Japan’s swollen ranks of cuddly mascots, once de rigueur for every local government and commercial brand, are coming under increasing threat, with some being culled and others combined.

The move comes after the finance ministry last year ordered authorities nationwide to cut back on the use of life-size “yuru-kyara” (“laid-back characters”), saying many of them are a waste of public money.

In the major metropolis of Osaka, officials have stamped down on the wild proliferation of mascots, whose number had swelled to 92, including special creations for everything from tax payment campaigns to childcare support services.

“We have decided to select Mozuyan, our oldest one, following doubts about the public relations impact of having too many characters,” an Osaka official told AFP. “The number has now fallen to 69 and there is no plan to create any new ones,” she said, in a move local media described as “virtual restructuring”.

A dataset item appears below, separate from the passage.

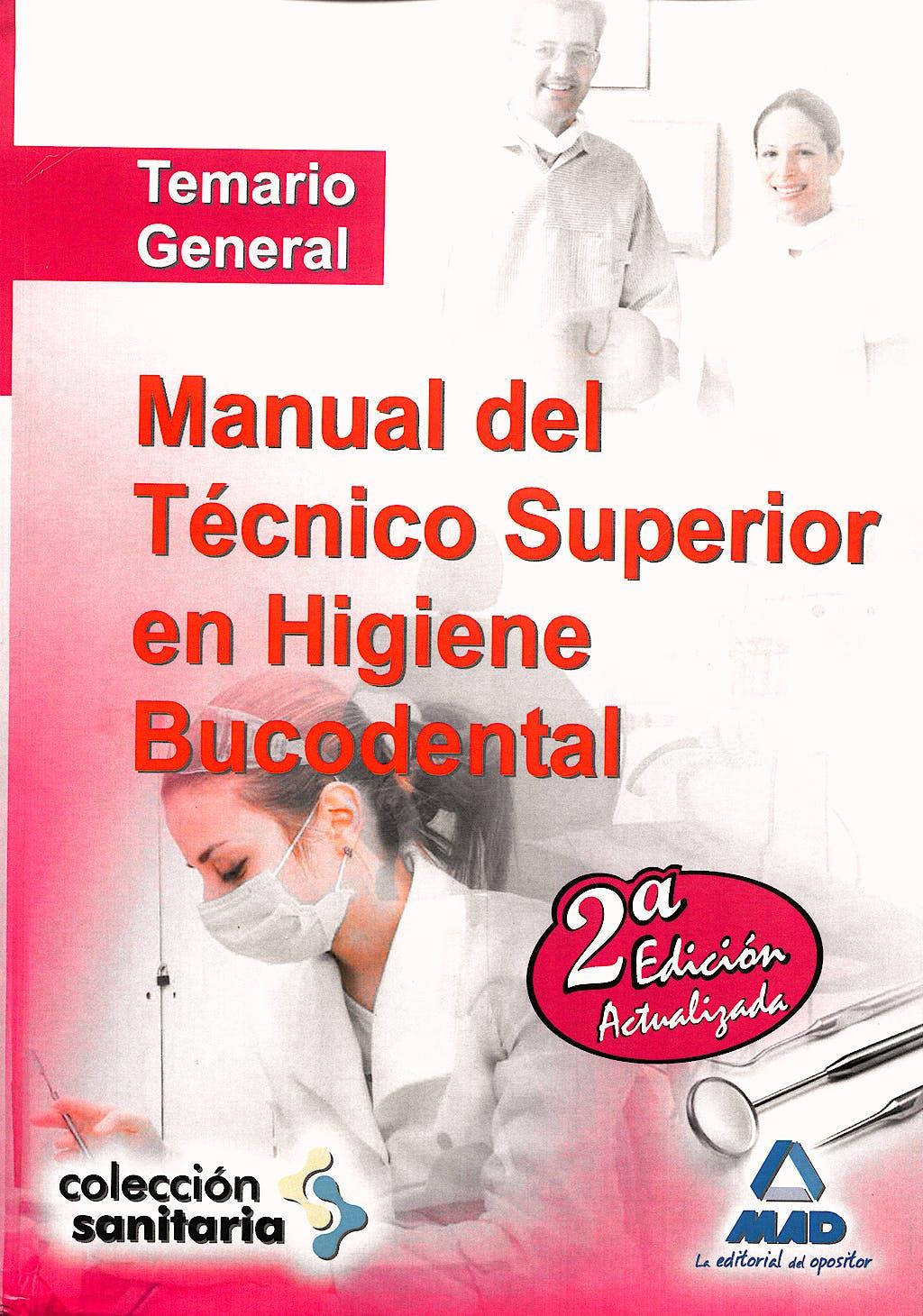 Portada del libro 9788467621235 Manual del Técnico Superior en Higiene Bucodental. Temario General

Their choice of mascot is perhaps emblematic of the brutal fate awaiting many yuru-kyara: Mozuyan’s head is modelled on the shrike, a carnivorous bird known for impaling prey on thorns before consuming it, like a medieval monarch displaying the decapitated head of an enemy.

Meanwhile, in the remote district of Rumoi, on northernmost Hokkaido, a patchwork character made up of different elements of eight extant mascots was being rolled out.

“Ororon Robo Mebius”, which resembles the gigantic humanoid robot from the “Mobile Suit Gundam” animation franchise, has legs, arms, a face and a body that all came from different yuru-kyara representing different communities.

“We have concluded that it’s better to join forces rather than each of them working individually,” said Rumoi official Mayuko Miyaji. With a population of just 53,000, Rumoi had one mascot for every 6,500 people.

Japan has thousands of larger-than-life puppets with cutesy but improbable features, which are used to promote everything from regional attractions to public safety messages.

These include Kumamon, a pot-bellied bear who stumps for a lesser-visited part of southern Japan, and Asahikawa Prison’s Katakkuri-chan, a square-faced humanoid with a purple flower for hair, who is intended to soften the jail’s public image.

The most successful become national celebrities, spawning a huge range of merchandise that can be worth hundreds of millions of dollars a year.

But the vast majority languish in obscurity, wheeled out by local police forces or libraries at public events where the actor inside the suit must jig jauntily and pose for pictures with a stream of slightly baffled children.

The finance ministry said last year that many public bodies had put little thought into the reasons behind having a mascot, or whether having one would represent value for money.

On-going maintenance costs can be high, the ministry noted, with one mascot setting back its owners a million yen ($8,400) a year, despite only making five outings.

In a bid to dodge criticism that they are frittering away taxpayers’ cash, the city of Otsu, central Japan, collected one million yen in donations after an Internet campaign to re-create their “Otsu Hikaru-kun” after the original one wore out.

“We also wanted to draw people’s attention” as it’s rare to use “crowd funding” for purchasing a character doll, a city official said.